I have had many issues with accessibility because people are not educated on the rights of those with disabilities. Also, I can not make it clear enough that NOT ALL DISABILITIES ARE VISIBLE.  The note provided from a doctor will help with gaining access as it serves as proof that the dog is needed for your personal disability. I have included the AODA (where I am located) but the laws may be different where you live and I suggest reading into them to know your legal rights.

 Accessibility for Ontarians with Disabilities Act

 4.  (1)  This section applies if goods or services are provided to members of the public or other third parties at premises owned or operated by the provider of the goods or services and if the public or third parties have access to the premises.

(2)  If a person with a disability is accompanied by a guide dog or other service animal, the provider of goods or services shall ensure that the person is permitted to enter the premises with the animal and to keep the animal with him or her unless the animal is otherwise excluded by law from the premises.

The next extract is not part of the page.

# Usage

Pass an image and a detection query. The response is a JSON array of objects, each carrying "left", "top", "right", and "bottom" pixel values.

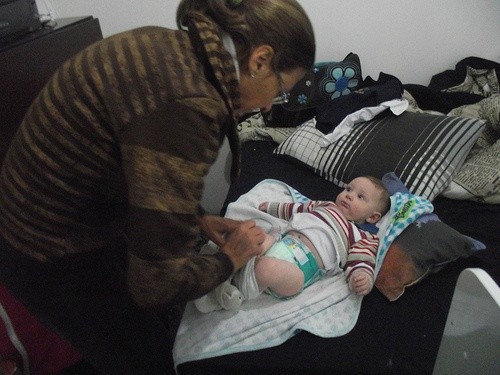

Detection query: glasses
[{"left": 271, "top": 70, "right": 290, "bottom": 104}]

(3)  If a service animal is excluded by law from the premises, the provider of goods or services shall ensure that other measures are available to enable the person with a disability to obtain, use or benefit from the provider’s goods or services.

(8)  In this section,

“guide dog” means a guide dog as defined in section 1 of the Blind Persons Rights’ Act; (“chien-guide”)

“service animal” means an animal described in subsection (9); (“animal d’assistance”)

“support person” means, in relation to a person with a disability, another person who accompanies him or her in order to help with communication, mobility, personal care or medical needs or with access to goods or services. (“personne de soutien”)

(9)  For the purposes of this section, an animal is a service animal for a person with a disability,

(a) if it is readily apparent that the animal is used by the person for reasons relating to his or her disability; or

(b) if the person provides a letter from a physician or nurse confirming that the person requires the animal for reasons relating to the disability.

 Remember you have the right to be a part of society just as anyone without a disability does. Stand up for yourself and know your human rights!